NEW DELHI (Reuters) – India’s retail inflation eased in November as soaring vegetable prices moderated, boosting expectations of an interest rate cut by the central bank at its next policy review amid concerns around slowing growth.
Retail inflation eased in November to 5.48%, lower than 6.21% in the previous month and below a 5.53% forecast by economists in a Reuters poll.
Food inflation slowed down to 9.04% from 10.87% a month earlier. Food accounts for nearly half of the consumption basket.
Vegetable prices rose 29.33% in November from a year earlier after rising 42.18% in October.
India’s growth slowed from July to September to a seven-quarter low, prompting calls for rate cuts, with India’s finance and trade ministers urging lower interest rates.
Moreover, with the appointment of new central bank governor Sanjay Malhotra, economists predict sooner-than-expected rate cuts even as former governor Shaktikanta Das stressed that restoring a balance between inflation and growth remains an important task for the Reserve Bank of India (RBI).
The RBI left interest rates unchanged earlier this month, but reduced the cash reserve ratio that banks are required to hold in order to ease monetary conditions and support growth.

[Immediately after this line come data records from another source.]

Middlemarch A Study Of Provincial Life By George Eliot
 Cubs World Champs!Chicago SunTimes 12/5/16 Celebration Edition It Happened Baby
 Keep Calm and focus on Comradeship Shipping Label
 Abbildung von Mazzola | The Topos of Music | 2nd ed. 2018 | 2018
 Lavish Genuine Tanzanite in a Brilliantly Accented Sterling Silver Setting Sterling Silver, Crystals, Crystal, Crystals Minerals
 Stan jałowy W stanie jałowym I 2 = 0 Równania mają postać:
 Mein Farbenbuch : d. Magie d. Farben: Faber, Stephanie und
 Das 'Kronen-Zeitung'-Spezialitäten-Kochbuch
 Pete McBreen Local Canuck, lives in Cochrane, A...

“The breakdown showed that falling food inflation, particularly for vegetables, was the main driver,” said Harry Chambers of Capital Economics.
“Further falls in food inflation will put downward pressure on the headline rate and softer economic growth should keep a lid on core inflation.”

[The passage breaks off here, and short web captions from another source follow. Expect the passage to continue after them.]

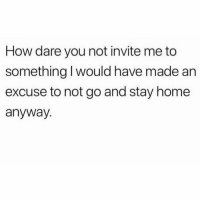 Audacity, Home, and Girl Memes: How dare you not invite me to  something I would have made an  excuse to not go and stay home  anyway The audacity.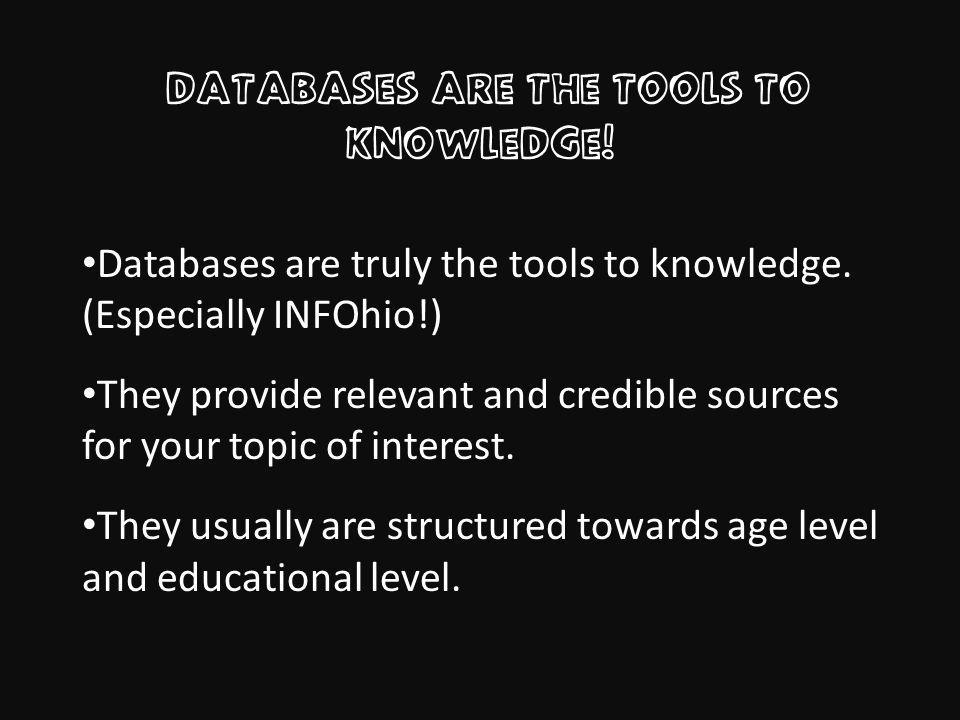 databases are the tools to knowledge. Databases are truly the tools to knowledge.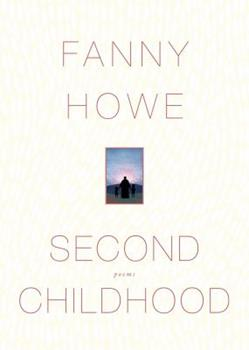 Second Childhood: Poems 1555976824 Book Cover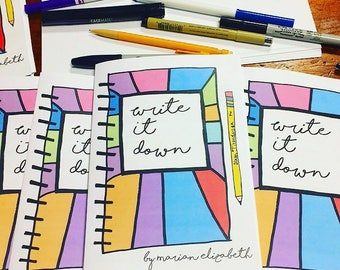 Write It Down 2017 Art Zine: Advice for writers looking for writing tips, creative writing advice, diary tips, creativity, and journal tips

Vegetable prices in November moderated due to a bumper summer crop harvest, aided by a favourable monsoon. A good monsoon, adequate reservoir levels and higher minimum support prices are also seen boosting winter crop sowing and production, in turn lowering food inflation in the coming months, according to the government.
The inflation rate for cereals in November was 6.88% in November compared to 6.94% a month ago, while that for pulses was 5.41% against 7.43% a month earlier.
Core inflation, which excludes volatile items such as food and energy and is seen as a better gauge of domestic demand, was between 3.64% and 3.7%, compared to 3.7% in October, according to two economists.